A part les adeptes du nivellement par le bas, dont les marxistes de toutes obédiences ont démontré l’inanité et le caractère purement idéologique, chacun admettra qu’il est préférable de miser sur le développement pour tous plutôt que sur une égalité finalement nuisible d’abord aux plus pauvres. Mise au point de Jean-Philippe Delsol , administrateur de l’IREF.
En France, la réforme des retraites prévoit d’ores et déjà l’augmentation d’un point du taux d’imposition pour la tranche qui concerne les revenus les plus élevés. Confondant les finances de l’Etat et celles de la Sécurité Sociale, cette disposition aurait pour but de compenser le coût – soit environ 585 millions d’euros – du bouclier fiscal. Et le bouclier lui-même pourrait être désormais soumis à la condition que son « bénéfice » soit réinvesti dans des PME.
Aux Etats Unis, le débat est plus significatif et porte sur la question de savoir s’il faut ou non reconduire les exonérations d’impôts prévues par la majorité du Président Bush jusqu’au 31 décembre 2010 au profit d’environ trois quarts des foyers américains, mais surtout des plus aisés d’entre eux. Obama a pour sa part déjà tranché en faisant savoir qu’il voulait que s’éteigne le dispositif actuel pour le remplacer par des mesures provisoires et ponctuelles d’amortissement accéléré des investissements des PME.
Alors même que la croissance économique reste incertaine et que les déficits publics s’envolent, l’augmentation des impôts, et surtout sur les plus riches, peut-elle contribuer à l’assainissement des finances publiques et, par là, à la dynamique économique, ou au contraire ces mesures risquent-elles d’entraver le redressement des pays concernés ?

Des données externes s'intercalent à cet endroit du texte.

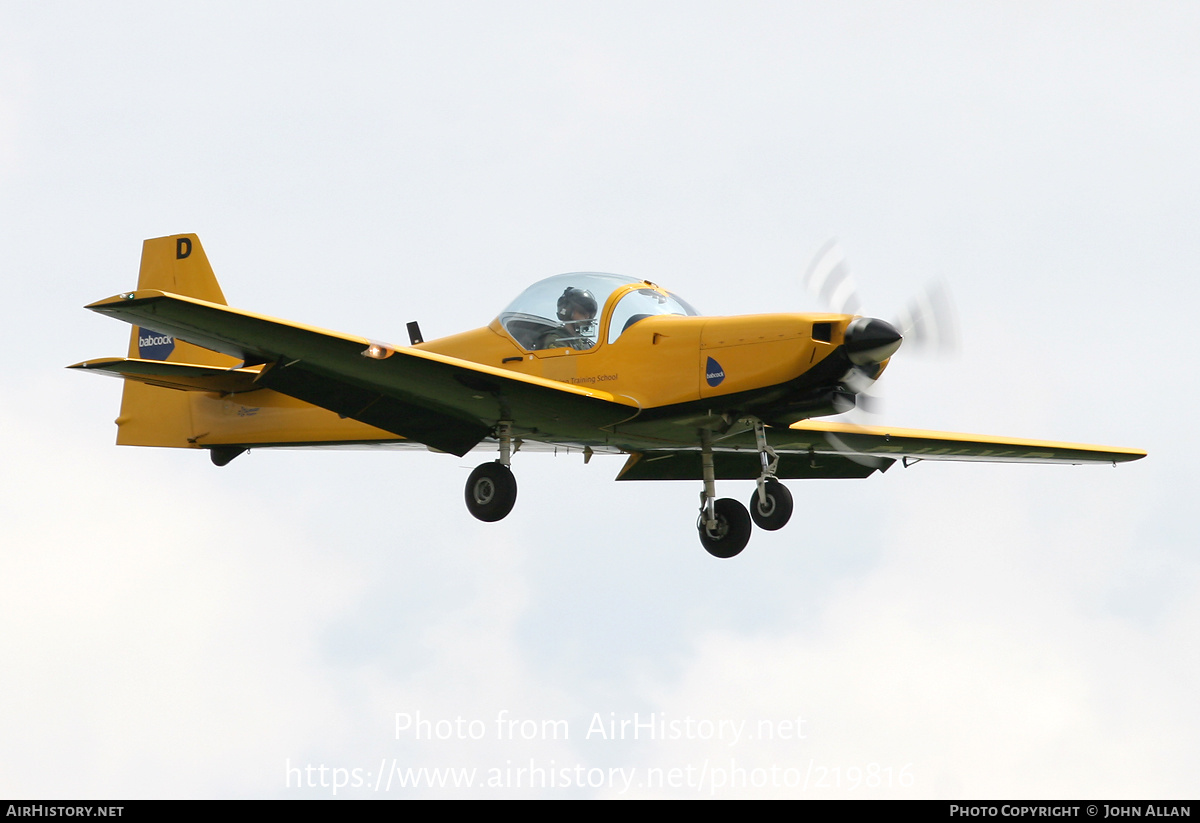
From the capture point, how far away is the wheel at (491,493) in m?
14.2

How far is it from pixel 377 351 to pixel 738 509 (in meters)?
4.52

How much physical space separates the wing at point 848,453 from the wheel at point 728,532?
1.14 m

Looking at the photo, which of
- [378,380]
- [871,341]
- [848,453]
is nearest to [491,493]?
[378,380]

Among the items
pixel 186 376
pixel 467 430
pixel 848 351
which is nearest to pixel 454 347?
pixel 467 430

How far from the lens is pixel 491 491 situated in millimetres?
14250

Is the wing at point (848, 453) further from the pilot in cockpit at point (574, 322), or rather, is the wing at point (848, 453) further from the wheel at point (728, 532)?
the pilot in cockpit at point (574, 322)

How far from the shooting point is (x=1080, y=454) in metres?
18.8

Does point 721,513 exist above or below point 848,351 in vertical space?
below

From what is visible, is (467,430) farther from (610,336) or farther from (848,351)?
(848,351)

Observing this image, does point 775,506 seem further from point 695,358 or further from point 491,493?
point 491,493

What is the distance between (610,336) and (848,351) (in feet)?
8.54

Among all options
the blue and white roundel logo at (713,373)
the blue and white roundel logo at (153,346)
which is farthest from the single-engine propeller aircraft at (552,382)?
the blue and white roundel logo at (153,346)

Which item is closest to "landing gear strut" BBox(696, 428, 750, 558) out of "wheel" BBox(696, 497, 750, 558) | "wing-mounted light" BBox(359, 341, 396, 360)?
"wheel" BBox(696, 497, 750, 558)

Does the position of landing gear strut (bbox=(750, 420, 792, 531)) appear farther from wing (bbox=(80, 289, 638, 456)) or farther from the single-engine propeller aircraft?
wing (bbox=(80, 289, 638, 456))
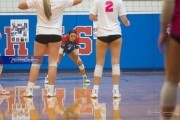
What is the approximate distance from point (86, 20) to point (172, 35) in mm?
9074

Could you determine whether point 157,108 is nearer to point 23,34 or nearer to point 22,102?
point 22,102

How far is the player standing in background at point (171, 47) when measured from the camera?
3.18 metres

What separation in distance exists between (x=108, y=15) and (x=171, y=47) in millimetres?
3425

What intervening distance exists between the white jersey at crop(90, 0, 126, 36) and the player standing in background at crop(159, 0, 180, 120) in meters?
3.26

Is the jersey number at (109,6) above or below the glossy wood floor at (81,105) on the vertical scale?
above

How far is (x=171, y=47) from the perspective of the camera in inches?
127

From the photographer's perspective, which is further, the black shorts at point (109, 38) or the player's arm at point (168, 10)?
the black shorts at point (109, 38)

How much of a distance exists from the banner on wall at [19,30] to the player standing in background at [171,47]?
9.14 metres

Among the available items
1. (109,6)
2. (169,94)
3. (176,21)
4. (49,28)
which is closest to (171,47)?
(176,21)

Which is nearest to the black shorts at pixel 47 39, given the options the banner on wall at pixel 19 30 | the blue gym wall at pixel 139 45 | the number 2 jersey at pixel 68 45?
the number 2 jersey at pixel 68 45

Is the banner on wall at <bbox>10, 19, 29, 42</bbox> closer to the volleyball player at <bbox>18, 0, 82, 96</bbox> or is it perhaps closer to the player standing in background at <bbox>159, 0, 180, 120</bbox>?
the volleyball player at <bbox>18, 0, 82, 96</bbox>

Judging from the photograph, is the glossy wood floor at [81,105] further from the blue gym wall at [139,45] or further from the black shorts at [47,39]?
the blue gym wall at [139,45]

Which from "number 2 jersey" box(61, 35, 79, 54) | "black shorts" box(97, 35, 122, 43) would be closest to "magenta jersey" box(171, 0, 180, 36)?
"black shorts" box(97, 35, 122, 43)

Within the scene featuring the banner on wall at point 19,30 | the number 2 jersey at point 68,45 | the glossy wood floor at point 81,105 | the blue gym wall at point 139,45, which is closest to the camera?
the glossy wood floor at point 81,105
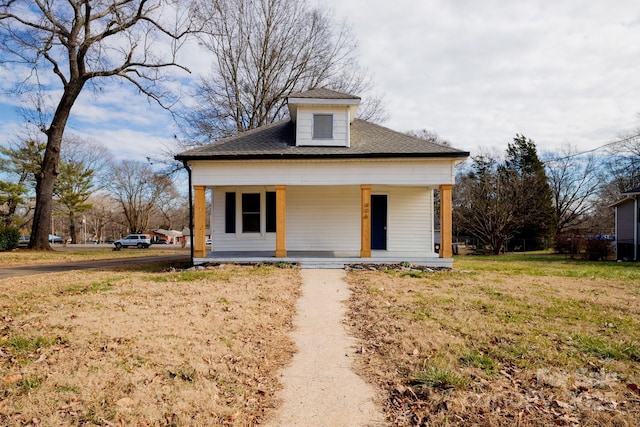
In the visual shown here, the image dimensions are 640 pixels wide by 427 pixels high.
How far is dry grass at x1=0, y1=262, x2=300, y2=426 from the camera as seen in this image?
137 inches

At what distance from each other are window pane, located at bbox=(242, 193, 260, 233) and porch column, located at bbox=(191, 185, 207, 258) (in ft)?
7.59

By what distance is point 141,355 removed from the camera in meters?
4.62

Selon une formule ancienne attribuée à l’économiste Barthélémy de Laffemas à la fin du XVIème siècle, « les hauts taux tuent les totaux ». Pufendorf faisait même remonter cette expression à Hésiode pour signifier qu’au-delà d’un certain niveau, variable selon les pays et les circonstances ou les époques, une augmentation des taux d’imposition contribue à réduire le produit de l’impôt, non à l’accroître. Avant même qu’Arthur Laffer reprenne avec succès cette formule en traçant sa fameuse courbe dans les années Reagan, l’ingénieur polytechnicien Arsène-Jule Emile Dupuit (1804-1866) en avait conceptualisé le principe scientifiquement dans les Annales des Ponts et Chaussées, n°116, datées de l’année 1844 : « Si l’on augmente graduellement un impôt depuis 0 jusqu’au chiffre qui équivaut à une prohibition, son produit commence par être nul, puis croît insensiblement, atteint un maximum, décroît ensuite successivement puis devient nul ».
Dans un article récent du Wall Street Journal (3 août 2010), Arthur Laffer a rappelé l’évolution inversement proportionnelle des taux d’impôt d’une part et du produit de l’impôt et de la croissance du PIB tout au cours du XXème siècle aux USA. Il souligne également que plus les taux d’impôt sur le revenu des plus riches baisse, plus ceux-ci concourent au produit de l’impôt. Car lorsque les taux d’impôt sont trop élevés, les gens aisés déploient tous les moyens possibles pour réduire leur assiette imposable en même temps que cet excès de taxation décourage nombre d’entre eux d’entreprendre ou pour le moins de travailler plus.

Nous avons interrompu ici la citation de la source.